Die neue Version von “Mein Kampf“ erweist sich als Mogelpackung, denn der Originaltext wurde geschwärzt

Hamburg. Hitlers 1925/27 erstmals veröffentlichtes Buch "Mein Kampf" erweist sich einmal mehr als unlesbar. Im aktuellen Fall jedoch nicht aufgrund des schwer verdaulichen Stils, in dem der spätere Diktator seine monströsen Gedanken verfasst hat, sondern weil der Text in einer Edition, die seit gestern an Deutschlands Kiosken unter dem gleich doppelt zutreffenden Titel "Das unlesbare Buch" zu haben ist, mit einer Art Nebel überzogen worden ist.

So sorgt die nationalsozialistische Programmschrift, die während des Dritten Reichs jedes Ehepaar vom Standesbeamten überreicht bekam, mal wieder für Aufregung. Schuld daran ist kein deutscher Neonazi, sondern ein britischer Verleger, vor allem aber das kaum mehr nachvollziehbare Vorgehen eines Münchner Ministeriums. "Geschichte erlesen", heißt das Motto, unter dem der britische Verleger Peter McGee seit 2009 den Nachdruck von Zeitungen aus der NS-Zeit auf den Markt bringt.

Seine Edition "Zeitungszeugen", die neben den Faksimiles stets einordnende Kommentare namhafter Zeitgeschichtler mitliefert, sorgte eigentlich nur einmal für Furore - bei ihrem Start 2009. Damals hatte das Bayerische Finanzministerium, das über die urheberrechtlichen Nutzungsrechte an NS-Zeitungen verfügt, die Edition beschlagnahmen lassen, war aber im Rechtsstreit unterlegen.

Inzwischen gehörten die "Zeitungszeugen" zum üblichen Angebot in Kiosken und im Bahnhofsbuchhandel.

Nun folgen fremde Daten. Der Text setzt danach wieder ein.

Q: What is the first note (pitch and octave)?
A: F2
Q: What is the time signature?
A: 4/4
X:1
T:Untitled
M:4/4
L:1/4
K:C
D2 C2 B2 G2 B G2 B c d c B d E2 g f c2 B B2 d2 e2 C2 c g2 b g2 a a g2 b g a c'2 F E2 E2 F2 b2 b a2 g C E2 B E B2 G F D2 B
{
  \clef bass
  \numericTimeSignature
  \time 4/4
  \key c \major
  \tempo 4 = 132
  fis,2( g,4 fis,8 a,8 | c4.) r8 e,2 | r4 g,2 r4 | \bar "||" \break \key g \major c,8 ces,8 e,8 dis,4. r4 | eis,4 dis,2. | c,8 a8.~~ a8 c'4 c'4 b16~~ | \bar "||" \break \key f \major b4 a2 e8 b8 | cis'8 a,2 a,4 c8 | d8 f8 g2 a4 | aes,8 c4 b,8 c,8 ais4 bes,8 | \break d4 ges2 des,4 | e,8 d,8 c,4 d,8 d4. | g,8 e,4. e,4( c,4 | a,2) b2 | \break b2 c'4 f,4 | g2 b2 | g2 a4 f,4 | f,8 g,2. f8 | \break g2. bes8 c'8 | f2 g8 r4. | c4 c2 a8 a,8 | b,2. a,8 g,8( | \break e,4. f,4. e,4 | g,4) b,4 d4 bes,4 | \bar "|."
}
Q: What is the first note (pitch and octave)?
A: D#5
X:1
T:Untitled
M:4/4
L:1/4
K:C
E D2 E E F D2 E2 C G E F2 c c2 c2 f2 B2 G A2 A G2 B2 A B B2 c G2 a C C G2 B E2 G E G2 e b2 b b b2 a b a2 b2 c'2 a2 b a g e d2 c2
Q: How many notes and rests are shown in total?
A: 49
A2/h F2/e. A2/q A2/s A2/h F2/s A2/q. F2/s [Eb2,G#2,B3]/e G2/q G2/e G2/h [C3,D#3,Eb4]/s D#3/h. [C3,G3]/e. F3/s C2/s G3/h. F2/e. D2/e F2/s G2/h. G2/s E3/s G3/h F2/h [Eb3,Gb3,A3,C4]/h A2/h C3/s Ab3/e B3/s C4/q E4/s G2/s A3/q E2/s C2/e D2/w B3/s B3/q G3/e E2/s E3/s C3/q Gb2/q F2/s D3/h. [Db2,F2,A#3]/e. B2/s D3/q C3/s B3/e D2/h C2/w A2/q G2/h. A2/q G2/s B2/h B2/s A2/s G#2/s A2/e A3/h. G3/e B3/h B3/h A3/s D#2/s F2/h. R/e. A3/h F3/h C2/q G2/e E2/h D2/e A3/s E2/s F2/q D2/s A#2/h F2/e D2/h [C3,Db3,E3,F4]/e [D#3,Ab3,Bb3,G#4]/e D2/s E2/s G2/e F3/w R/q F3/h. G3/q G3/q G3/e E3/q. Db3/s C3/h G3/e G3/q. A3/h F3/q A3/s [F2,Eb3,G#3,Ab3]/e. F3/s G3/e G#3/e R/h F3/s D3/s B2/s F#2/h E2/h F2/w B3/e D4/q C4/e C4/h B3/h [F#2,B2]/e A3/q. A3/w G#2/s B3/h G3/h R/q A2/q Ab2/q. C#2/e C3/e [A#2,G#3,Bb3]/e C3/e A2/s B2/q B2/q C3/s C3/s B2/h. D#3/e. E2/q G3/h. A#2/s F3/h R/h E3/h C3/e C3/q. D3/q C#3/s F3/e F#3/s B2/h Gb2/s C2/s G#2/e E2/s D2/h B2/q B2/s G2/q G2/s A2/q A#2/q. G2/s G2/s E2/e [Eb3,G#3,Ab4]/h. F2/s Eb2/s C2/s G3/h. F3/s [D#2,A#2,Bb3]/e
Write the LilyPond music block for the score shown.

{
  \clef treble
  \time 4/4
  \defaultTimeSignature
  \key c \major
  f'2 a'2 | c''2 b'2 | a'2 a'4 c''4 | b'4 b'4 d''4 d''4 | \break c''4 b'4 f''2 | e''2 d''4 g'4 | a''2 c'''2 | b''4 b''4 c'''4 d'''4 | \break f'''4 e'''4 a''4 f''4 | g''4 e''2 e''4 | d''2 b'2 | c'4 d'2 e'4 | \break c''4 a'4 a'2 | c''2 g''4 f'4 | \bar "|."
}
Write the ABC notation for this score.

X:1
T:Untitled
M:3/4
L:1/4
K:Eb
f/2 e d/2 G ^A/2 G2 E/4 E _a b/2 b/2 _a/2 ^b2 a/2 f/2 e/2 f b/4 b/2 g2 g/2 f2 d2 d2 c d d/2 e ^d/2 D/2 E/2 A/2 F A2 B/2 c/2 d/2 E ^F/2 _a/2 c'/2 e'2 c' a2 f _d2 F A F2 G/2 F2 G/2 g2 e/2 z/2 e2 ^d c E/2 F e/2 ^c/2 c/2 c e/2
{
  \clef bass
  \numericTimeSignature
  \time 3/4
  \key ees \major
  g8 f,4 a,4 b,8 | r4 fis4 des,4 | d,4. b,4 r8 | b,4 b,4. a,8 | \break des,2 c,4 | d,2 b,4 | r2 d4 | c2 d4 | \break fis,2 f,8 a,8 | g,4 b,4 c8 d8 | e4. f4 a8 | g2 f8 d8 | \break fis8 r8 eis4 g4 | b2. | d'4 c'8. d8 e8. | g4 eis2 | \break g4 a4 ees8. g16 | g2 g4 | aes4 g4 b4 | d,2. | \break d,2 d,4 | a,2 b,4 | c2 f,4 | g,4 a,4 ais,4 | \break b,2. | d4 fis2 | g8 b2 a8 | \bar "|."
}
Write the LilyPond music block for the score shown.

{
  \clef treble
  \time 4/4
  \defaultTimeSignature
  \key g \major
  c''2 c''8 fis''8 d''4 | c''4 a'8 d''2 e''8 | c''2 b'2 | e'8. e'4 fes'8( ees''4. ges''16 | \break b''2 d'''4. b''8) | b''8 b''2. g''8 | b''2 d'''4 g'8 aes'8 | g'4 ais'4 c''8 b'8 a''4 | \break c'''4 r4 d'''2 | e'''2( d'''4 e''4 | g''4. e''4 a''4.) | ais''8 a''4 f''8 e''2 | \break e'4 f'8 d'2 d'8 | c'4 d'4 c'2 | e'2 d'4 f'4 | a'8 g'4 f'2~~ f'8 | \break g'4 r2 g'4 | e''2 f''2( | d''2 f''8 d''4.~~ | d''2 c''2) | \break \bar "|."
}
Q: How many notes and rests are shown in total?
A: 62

Das änderte sich, nachdem Peter McGee jüngst ankündigte, Auszüge aus dem Hitler-Buch zu veröffentlichen - in bewährter Weise von Historikern wie dem Dortmunder Zeitgeschichtler Horst Pöttker erklärt und kommentiert. Nachdem das Bayerische Finanzministerium, das merkwürdigerweise auch als Rechtsnachfolger des braunen Eher-Verlags über die Urheberrechte verfügt, einen Antrag auf einstweiligen Rechtsschutz stellte, lief McGee Gefahr, dass die aktuelle Ausgabe seiner "Zeitungszeugen" beschlagnahmt werden würde. Daher entschloss sich der Verlag, "die Originalauszüge von 'Mein Kampf' vollständig unlesbar zu machen, bis alle moralischen, politischen und rechtlichen Argumente dazu ausgetauscht und diskutiert wurden".

Was seit gestern verkauft wird, erweist sich daher als klassische Mogelpackung. In dem Zellophanpäckchen mit der Anmutung eines Bastelbogens finden sich zwar wie gehabt NS-Zeitungen ("Frankfurter Zeitung" und "Der Angriff" vom 6. und 24. März 1933) sowie exegetische Texte unter anderen von dem emeritierten Wiener Ordinarius für Zeitgeschichte, Gerhard Botz.

Doch keine Zeile von Hitler. Dafür aber ein 18 Seiten dünnes Broschürchen mit dem Konterfei des "Führers" auf dem Titel samt Schriftzug "Das unlesbare Buch". An der oberen Kante steht noch: ",Mein Kampf': Originalauszüge und Expertenkommentare", während ganz unten mit roter Schrift nachträglich aufgedruckt wurde: "Achtung! Originaltext entfernt". Was bleibt, sind Kommentare ohne Bezug, denn die originalen Passagen, die sich jeweils daneben befinden, wurden unleserlich gemacht. Die Kommentare allein machen wenig Sinn. Der Verleger hätte sich sparen können, die Broschüre überhaupt beizulegen.

Wie es weitergeht, werden die Gerichte entscheiden. Aber unabhängig davon, ob McGee oder das Bayerische Finanzministerium am Ende siegen werden, ist zweierlei schon jetzt klar: Erstens wird "Mein Kampf" in seiner vollständigen, fast 800 Seiten umfassenden Ausgabe ab 2015 sowohl im Internet als auch im deutschen Buchhandel zu haben sein. Dann läuft das Copyright des Hitler-Buches ab, jeder kann es drucken und verbreiten. Und zweitens wird sich dann erweisen, dass Hitlers ebenso hasserfülltes wie verquastes Machwerk heute keine Gefahr mehr ist, sondern vor allem eines: unlesbar.